Abstract
Aim: To investigate how patients admitted to single-room accommodation experience mealtime
situations.
Methods: The study employed an ethnographical phenomenological design using the go-along method.
From April to September 2022, 40 hours of meal-related observations and informal conversations
with ten patients were completed in a Danish cardiac medicine ward and a vascular surgery ward.
Data were analysed using a Ricoeur-inspired method.

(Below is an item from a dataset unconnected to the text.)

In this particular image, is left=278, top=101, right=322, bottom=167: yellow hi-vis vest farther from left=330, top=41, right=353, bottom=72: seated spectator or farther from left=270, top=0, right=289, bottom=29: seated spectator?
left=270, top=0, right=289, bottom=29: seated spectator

Results: Admission to a single-room is not unequivocally excellent or wrong with respect to the
patients’ experiences of the meal or their perceived appetite. Nevertheless, meals were often
referred to as the highlights of the day. Patients were positive about their own influence on
their food choices, but they needed to experience professionals talking to them about healthy
nutrition. Privacy was greatly emphasised, and most patients chose to eat alone because of their
condition. Therefore, eating in the common dining room was seldom chosen. The results are
presented in two themes: 1) Beyond the tray: Understanding the significance of meals for
patients in single-rooms, and 2) Alone – but not lonely.
Conclusions: Single-rooms allow for privacy during illness and recovery and make it possible to
have private conversations about adequate nutrition. Clear professional responsibility needs to
be assigned for the meal in single-room accommodation.
Relevance to clinical practice: Knowledge of patients’ perspectives may guide nurses’ approaches
to communicating with patients about the importance of the meal.